The Three Kingdoms were Wei, Wu, and Shu, in the end, they were all subjugated into the Jin Empire(265AD to 420AD). The Western Jin Empire was invaded by barbarians, so they moved to the South, starting the Eastern Jin Empire. The North were controlled by around individual 16 barbarian states during the Eastern Jin dynasty. The Jin Dynasty was then taken over by the Song Dynasty, which were then taken over by the Qi Dynasty, which turned into the Liang Dynasty and finally, the Chen Dynasty. Around the same time Jin turned into Song, the North was unified by Northern Wei, which split into Eastern and Western Wei. Eastern Wei became Northern Zhou, and Western Wei became Northern Qi. Then Western Wei conquered Northern Qi, and Northern Qi later turned into Sui.
Amidst the chaos, the Sui dynasty (581 to 618) rose and successfully reunited China. Within 50 years, the empire fell into rebellion and chaos after the harsh rule of the Sui emperors and the wars between Sui and Goguryeo that virtually drained the country's resources. The Tang(618 to 907) and Song (960 to 1279) dynasties that followed were important and significant ages were the Chinese experiences yet another golden age, after the Han dynasty. Many discoveries were made, and the arts flourished. The Tang ruled a strong dynasty with a powerful army and rich country. They seized control of the Silk Road an controlled the foreign trade. The Song, although not as powerful, was the time were arts and literature reached its peak.
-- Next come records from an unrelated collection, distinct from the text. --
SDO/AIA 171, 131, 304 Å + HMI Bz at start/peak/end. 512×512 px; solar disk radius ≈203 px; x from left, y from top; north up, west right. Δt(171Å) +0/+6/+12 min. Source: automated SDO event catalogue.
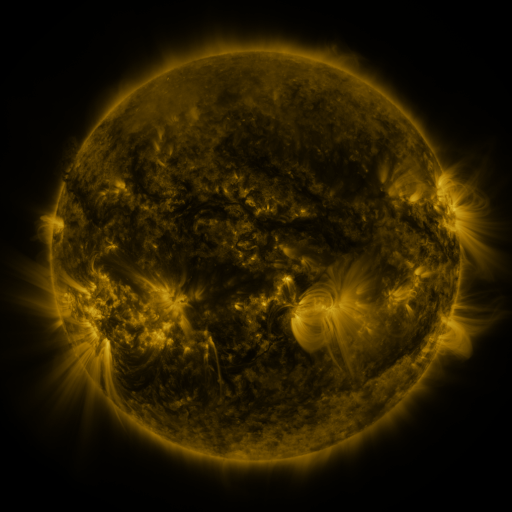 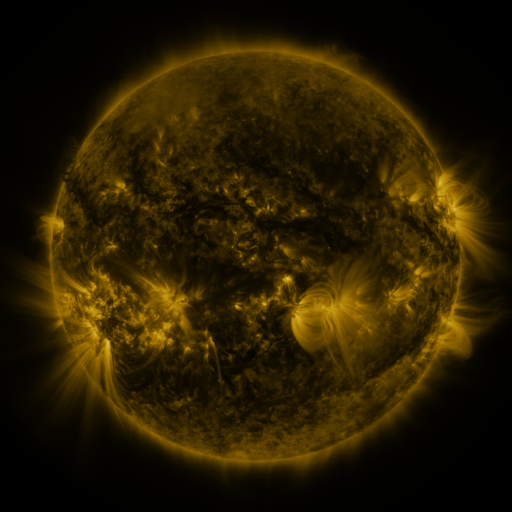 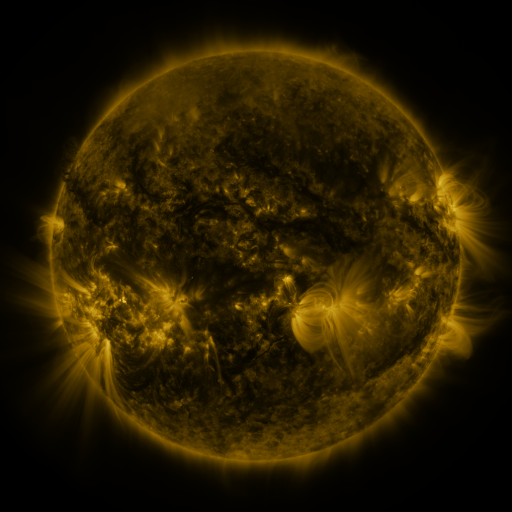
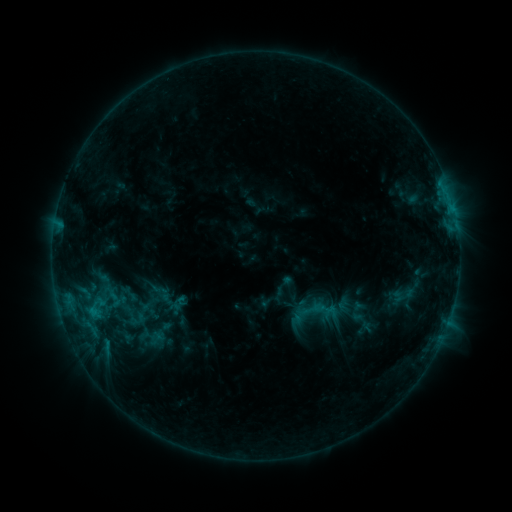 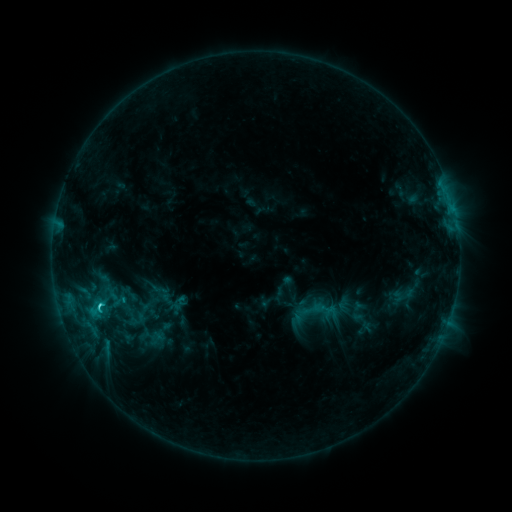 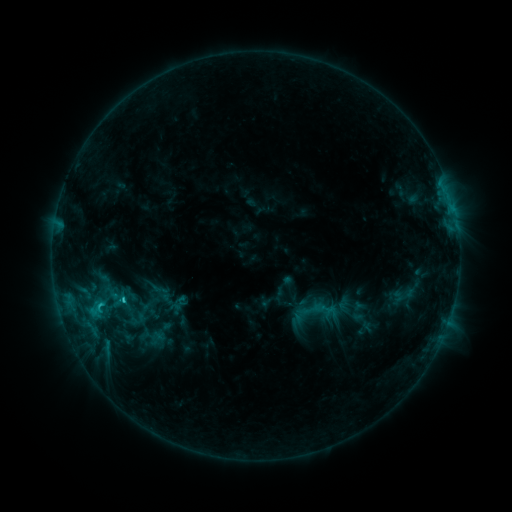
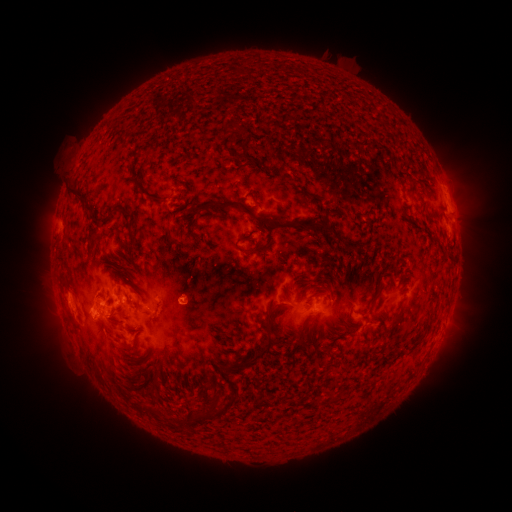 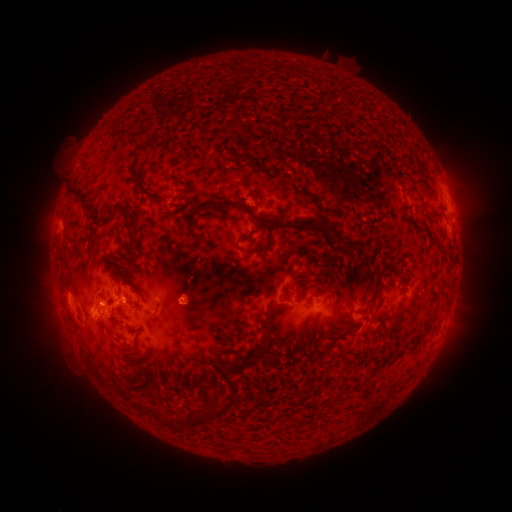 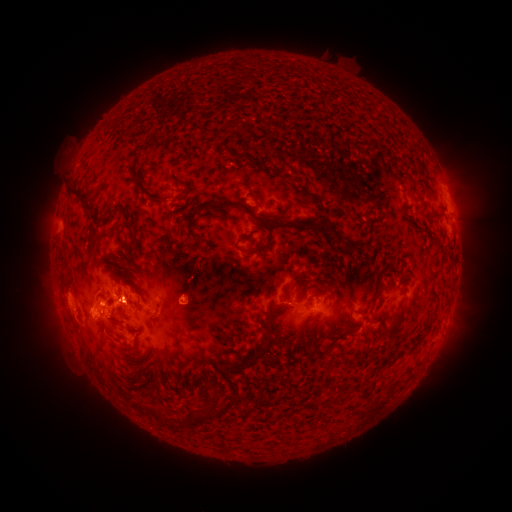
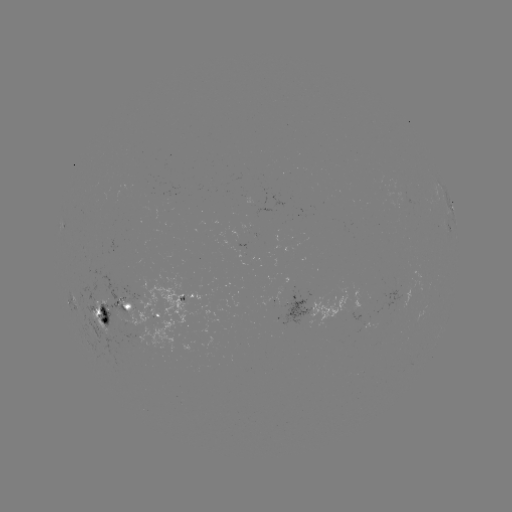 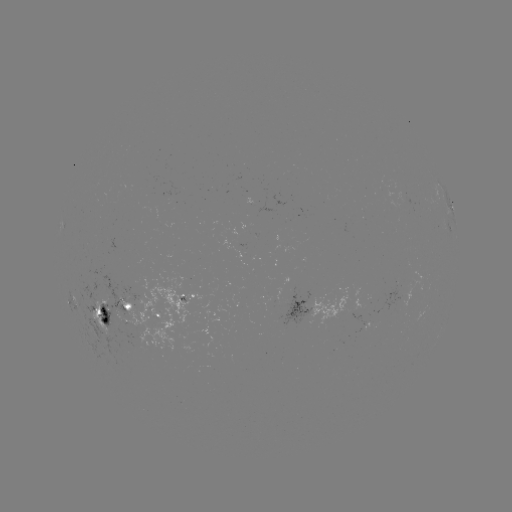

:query C2.0 flare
Chinese dynasties always had a problem with their northern neighbors, the Mongols, but they often put down the rebellions and raids their neighbors put out. It was not only until the 1100s did the Chinese really start to fear the growing power of the Mongols, under their leader, Genghis Khan. The Song dynasty managed to survive in the south for another 100 years, until the Mongols, under Kublai Khan, successfully invaded and conquered the Song. This is when Kublai Khan began the Yuan dynasty(1271 to 1368), which lasted for about 100 years, and stretched further on all sides than modern China today.
After several years, the Yuan dynasty began to weaken, and the Chinese also began to rebel against their foreign lords. They made the Mongols flee back to their homeland, and so began another Chinese, in fact the last native Chinese dynasty, the Ming(1344–1614). Under the Ming, relations with the Western world began to increase, but the conservative Chinese government was not that warm in welcoming these foreigners, and they had a reason. Ming China that time was far more populous, wealthy, powerful, and technologically advanced than any Western power had been during that time.
All dynasties had an end, and the Ming's end was just about to begin. War with the Japanese invading Joseon Korea, high expenses paid to keep the Great Wall in line, and growing Manchu power eventually led to a coup that ended with the Manchus completely overtaking Ming China. This started the Qing dynasty(1644 to 1911), which was ruled by Manchu emperors. Though they were not ethnically Chinese, they kept most the Chinese traditions in place. During this time, the empire spread its borders to almost what modern China is today. The dynasty began to weaken during the 1800s, where most emperors were weak or selfish, and the Western world was getting stronger through technological advancements, especially in warfare.
In 1911, Sun Yat-sen and the Kuomintang overthrew the Qing government and started the Republic of China. The Kuomintang grew increasingly unpopular, and the Communist Party, after a long period of contention, took over and founded the PRC.